◆ WHAT THIS TASK INVOLVES
Format the items below as a JSON list of strings, with each line as one string and blank lines omitted.

• • • •

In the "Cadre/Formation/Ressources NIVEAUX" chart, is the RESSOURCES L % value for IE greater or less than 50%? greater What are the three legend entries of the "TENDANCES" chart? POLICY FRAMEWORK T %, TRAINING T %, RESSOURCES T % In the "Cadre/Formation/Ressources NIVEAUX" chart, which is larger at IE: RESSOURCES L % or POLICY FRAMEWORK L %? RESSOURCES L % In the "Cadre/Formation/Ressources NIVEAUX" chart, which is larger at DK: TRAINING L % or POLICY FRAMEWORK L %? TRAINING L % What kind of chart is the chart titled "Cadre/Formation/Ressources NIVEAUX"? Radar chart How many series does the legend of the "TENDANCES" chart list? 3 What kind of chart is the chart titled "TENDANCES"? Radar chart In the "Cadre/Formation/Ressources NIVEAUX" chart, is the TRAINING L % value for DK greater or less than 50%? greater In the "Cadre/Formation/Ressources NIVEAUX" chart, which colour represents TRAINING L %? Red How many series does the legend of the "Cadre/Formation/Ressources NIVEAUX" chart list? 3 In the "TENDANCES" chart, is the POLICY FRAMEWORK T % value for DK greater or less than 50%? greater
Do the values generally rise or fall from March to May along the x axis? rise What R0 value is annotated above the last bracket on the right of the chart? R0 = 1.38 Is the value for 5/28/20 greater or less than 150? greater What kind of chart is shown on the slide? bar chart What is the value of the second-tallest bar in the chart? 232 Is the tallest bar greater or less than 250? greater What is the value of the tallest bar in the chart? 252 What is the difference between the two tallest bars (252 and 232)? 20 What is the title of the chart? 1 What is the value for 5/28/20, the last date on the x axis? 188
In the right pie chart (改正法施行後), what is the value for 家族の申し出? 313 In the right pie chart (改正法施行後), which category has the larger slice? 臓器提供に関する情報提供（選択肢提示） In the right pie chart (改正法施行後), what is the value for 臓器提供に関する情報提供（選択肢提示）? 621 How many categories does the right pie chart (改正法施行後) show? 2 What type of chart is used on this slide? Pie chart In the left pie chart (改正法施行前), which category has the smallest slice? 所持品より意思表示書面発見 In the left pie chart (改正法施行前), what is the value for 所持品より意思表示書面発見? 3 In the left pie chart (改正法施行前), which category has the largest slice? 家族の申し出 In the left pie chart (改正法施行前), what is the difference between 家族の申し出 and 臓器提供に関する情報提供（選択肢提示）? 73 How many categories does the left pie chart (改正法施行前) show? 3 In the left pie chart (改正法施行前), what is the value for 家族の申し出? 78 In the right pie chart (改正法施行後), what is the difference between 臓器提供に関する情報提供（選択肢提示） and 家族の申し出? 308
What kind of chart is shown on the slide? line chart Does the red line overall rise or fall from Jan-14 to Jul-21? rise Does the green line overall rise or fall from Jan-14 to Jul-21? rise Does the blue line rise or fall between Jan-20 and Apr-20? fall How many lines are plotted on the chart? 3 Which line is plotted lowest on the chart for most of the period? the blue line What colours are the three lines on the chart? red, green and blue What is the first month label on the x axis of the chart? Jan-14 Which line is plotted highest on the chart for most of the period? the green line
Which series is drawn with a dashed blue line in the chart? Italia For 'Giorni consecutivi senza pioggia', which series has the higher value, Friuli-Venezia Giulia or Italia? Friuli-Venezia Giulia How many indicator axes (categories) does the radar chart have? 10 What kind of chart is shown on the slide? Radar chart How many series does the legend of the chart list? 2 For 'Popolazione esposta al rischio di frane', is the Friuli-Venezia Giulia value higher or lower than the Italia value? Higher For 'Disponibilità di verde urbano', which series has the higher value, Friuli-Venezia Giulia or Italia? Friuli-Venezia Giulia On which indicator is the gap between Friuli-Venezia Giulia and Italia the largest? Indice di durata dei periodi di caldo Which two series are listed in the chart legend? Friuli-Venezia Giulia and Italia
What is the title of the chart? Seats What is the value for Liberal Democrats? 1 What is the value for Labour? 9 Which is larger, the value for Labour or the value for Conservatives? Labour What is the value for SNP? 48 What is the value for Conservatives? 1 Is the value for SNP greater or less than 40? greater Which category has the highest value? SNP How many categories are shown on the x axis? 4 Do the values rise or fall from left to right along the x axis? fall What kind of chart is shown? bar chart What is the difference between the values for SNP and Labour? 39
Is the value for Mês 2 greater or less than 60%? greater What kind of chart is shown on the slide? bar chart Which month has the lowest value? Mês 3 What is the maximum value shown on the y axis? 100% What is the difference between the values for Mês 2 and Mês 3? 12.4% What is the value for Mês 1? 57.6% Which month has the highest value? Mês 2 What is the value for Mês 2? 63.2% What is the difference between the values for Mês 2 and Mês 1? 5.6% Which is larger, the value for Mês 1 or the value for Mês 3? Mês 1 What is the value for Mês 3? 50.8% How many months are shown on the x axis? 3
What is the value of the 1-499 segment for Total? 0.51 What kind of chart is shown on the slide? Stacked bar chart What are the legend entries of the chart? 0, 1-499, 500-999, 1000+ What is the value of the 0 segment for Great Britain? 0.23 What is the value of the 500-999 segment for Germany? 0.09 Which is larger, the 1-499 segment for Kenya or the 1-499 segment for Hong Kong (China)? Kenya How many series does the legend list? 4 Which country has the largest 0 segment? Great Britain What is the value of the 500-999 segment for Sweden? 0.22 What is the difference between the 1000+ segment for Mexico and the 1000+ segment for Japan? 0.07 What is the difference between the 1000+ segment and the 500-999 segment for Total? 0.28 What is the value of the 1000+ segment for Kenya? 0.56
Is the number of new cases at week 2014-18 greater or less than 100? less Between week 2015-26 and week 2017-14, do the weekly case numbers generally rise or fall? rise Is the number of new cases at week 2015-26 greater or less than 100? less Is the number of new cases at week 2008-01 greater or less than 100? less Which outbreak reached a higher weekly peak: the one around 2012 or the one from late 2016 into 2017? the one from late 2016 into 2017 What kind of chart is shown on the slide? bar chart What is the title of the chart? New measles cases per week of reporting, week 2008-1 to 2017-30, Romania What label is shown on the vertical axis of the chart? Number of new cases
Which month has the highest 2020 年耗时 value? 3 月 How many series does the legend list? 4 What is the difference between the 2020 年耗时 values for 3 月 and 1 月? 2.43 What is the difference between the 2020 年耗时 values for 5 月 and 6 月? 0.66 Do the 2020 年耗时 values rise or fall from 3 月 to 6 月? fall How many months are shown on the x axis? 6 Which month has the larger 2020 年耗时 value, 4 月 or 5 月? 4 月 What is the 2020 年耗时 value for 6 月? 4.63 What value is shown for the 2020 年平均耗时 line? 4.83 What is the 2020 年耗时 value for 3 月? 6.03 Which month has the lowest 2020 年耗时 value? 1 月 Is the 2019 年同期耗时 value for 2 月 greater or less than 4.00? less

• • • •

◆ ANSWER TO THE EXERCISE
[
  "In the \"Cadre/Formation/Ressources NIVEAUX\" chart, is the RESSOURCES L % value for IE greater or less than 50%? greater What are the three legend entries of the \"TENDANCES\" chart? POLICY FRAMEWORK T %, TRAINING T %, RESSOURCES T % In the \"Cadre/Formation/Ressources NIVEAUX\" chart, which is larger at IE: RESSOURCES L % or POLICY FRAMEWORK L %? RESSOURCES L % In the \"Cadre/Formation/Ressources NIVEAUX\" chart, which is larger at DK: TRAINING L % or POLICY FRAMEWORK L %? TRAINING L % What kind of chart is the chart titled \"Cadre/Formation/Ressources NIVEAUX\"? Radar chart How many series does the legend of the \"TENDANCES\" chart list? 3 What kind of chart is the chart titled \"TENDANCES\"? Radar chart In the \"Cadre/Formation/Ressources NIVEAUX\" chart, is the TRAINING L % value for DK greater or less than 50%? greater In the \"Cadre/Formation/Ressources NIVEAUX\" chart, which colour represents TRAINING L %? Red How many series does the legend of the \"Cadre/Formation/Ressources NIVEAUX\" chart list? 3 In the \"TENDANCES\" chart, is the POLICY FRAMEWORK T % value for DK greater or less than 50%? greater",
  "Do the values generally rise or fall from March to May along the x axis? rise What R0 value is annotated above the last bracket on the right of the chart? R0 = 1.38 Is the value for 5/28/20 greater or less than 150? greater What kind of chart is shown on the slide? bar chart What is the value of the second-tallest bar in the chart? 232 Is the tallest bar greater or less than 250? greater What is the value of the tallest bar in the chart? 252 What is the difference between the two tallest bars (252 and 232)? 20 What is the title of the chart? 1 What is the value for 5/28/20, the last date on the x axis? 188",
  "In the right pie chart (改正法施行後), what is the value for 家族の申し出? 313 In the right pie chart (改正法施行後), which category has the larger slice? 臓器提供に関する情報提供（選択肢提示） In the right pie chart (改正法施行後), what is the value for 臓器提供に関する情報提供（選択肢提示）? 621 How many categories does the right pie chart (改正法施行後) show? 2 What type of chart is used on this slide? Pie chart In the left pie chart (改正法施行前), which category has the smallest slice? 所持品より意思表示書面発見 In the left pie chart (改正法施行前), what is the value for 所持品より意思表示書面発見? 3 In the left pie chart (改正法施行前), which category has the largest slice? 家族の申し出 In the left pie chart (改正法施行前), what is the difference between 家族の申し出 and 臓器提供に関する情報提供（選択肢提示）? 73 How many categories does the left pie chart (改正法施行前) show? 3 In the left pie chart (改正法施行前), what is the value for 家族の申し出? 78 In the right pie chart (改正法施行後), what is the difference between 臓器提供に関する情報提供（選択肢提示） and 家族の申し出? 308",
  "What kind of chart is shown on the slide? line chart Does the red line overall rise or fall from Jan-14 to Jul-21? rise Does the green line overall rise or fall from Jan-14 to Jul-21? rise Does the blue line rise or fall between Jan-20 and Apr-20? fall How many lines are plotted on the chart? 3 Which line is plotted lowest on the chart for most of the period? the blue line What colours are the three lines on the chart? red, green and blue What is the first month label on the x axis of the chart? Jan-14 Which line is plotted highest on the chart for most of the period? the green line",
  "Which series is drawn with a dashed blue line in the chart? Italia For 'Giorni consecutivi senza pioggia', which series has the higher value, Friuli-Venezia Giulia or Italia? Friuli-Venezia Giulia How many indicator axes (categories) does the radar chart have? 10 What kind of chart is shown on the slide? Radar chart How many series does the legend of the chart list? 2 For 'Popolazione esposta al rischio di frane', is the Friuli-Venezia Giulia value higher or lower than the Italia value? Higher For 'Disponibilità di verde urbano', which series has the higher value, Friuli-Venezia Giulia or Italia? Friuli-Venezia Giulia On which indicator is the gap between Friuli-Venezia Giulia and Italia the largest? Indice di durata dei periodi di caldo Which two series are listed in the chart legend? Friuli-Venezia Giulia and Italia",
  "What is the title of the chart? Seats What is the value for Liberal Democrats? 1 What is the value for Labour? 9 Which is larger, the value for Labour or the value for Conservatives? Labour What is the value for SNP? 48 What is the value for Conservatives? 1 Is the value for SNP greater or less than 40? greater Which category has the highest value? SNP How many categories are shown on the x axis? 4 Do the values rise or fall from left to right along the x axis? fall What kind of chart is shown? bar chart What is the difference between the values for SNP and Labour? 39",
  "Is the value for Mês 2 greater or less than 60%? greater What kind of chart is shown on the slide? bar chart Which month has the lowest value? Mês 3 What is the maximum value shown on the y axis? 100% What is the difference between the values for Mês 2 and Mês 3? 12.4% What is the value for Mês 1? 57.6% Which month has the highest value? Mês 2 What is the value for Mês 2? 63.2% What is the difference between the values for Mês 2 and Mês 1? 5.6% Which is larger, the value for Mês 1 or the value for Mês 3? Mês 1 What is the value for Mês 3? 50.8% How many months are shown on the x axis? 3",
  "What is the value of the 1-499 segment for Total? 0.51 What kind of chart is shown on the slide? Stacked bar chart What are the legend entries of the chart? 0, 1-499, 500-999, 1000+ What is the value of the 0 segment for Great Britain? 0.23 What is the value of the 500-999 segment for Germany? 0.09 Which is larger, the 1-499 segment for Kenya or the 1-499 segment for Hong Kong (China)? Kenya How many series does the legend list? 4 Which country has the largest 0 segment? Great Britain What is the value of the 500-999 segment for Sweden? 0.22 What is the difference between the 1000+ segment for Mexico and the 1000+ segment for Japan? 0.07 What is the difference between the 1000+ segment and the 500-999 segment for Total? 0.28 What is the value of the 1000+ segment for Kenya? 0.56",
  "Is the number of new cases at week 2014-18 greater or less than 100? less Between week 2015-26 and week 2017-14, do the weekly case numbers generally rise or fall? rise Is the number of new cases at week 2015-26 greater or less than 100? less Is the number of new cases at week 2008-01 greater or less than 100? less Which outbreak reached a higher weekly peak: the one around 2012 or the one from late 2016 into 2017? the one from late 2016 into 2017 What kind of chart is shown on the slide? bar chart What is the title of the chart? New measles cases per week of reporting, week 2008-1 to 2017-30, Romania What label is shown on the vertical axis of the chart? Number of new cases",
  "Which month has the highest 2020 年耗时 value? 3 月 How many series does the legend list? 4 What is the difference between the 2020 年耗时 values for 3 月 and 1 月? 2.43 What is the difference between the 2020 年耗时 values for 5 月 and 6 月? 0.66 Do the 2020 年耗时 values rise or fall from 3 月 to 6 月? fall How many months are shown on the x axis? 6 Which month has the larger 2020 年耗时 value, 4 月 or 5 月? 4 月 What is the 2020 年耗时 value for 6 月? 4.63 What value is shown for the 2020 年平均耗时 line? 4.83 What is the 2020 年耗时 value for 3 月? 6.03 Which month has the lowest 2020 年耗时 value? 1 月 Is the 2019 年同期耗时 value for 2 月 greater or less than 4.00? less"
]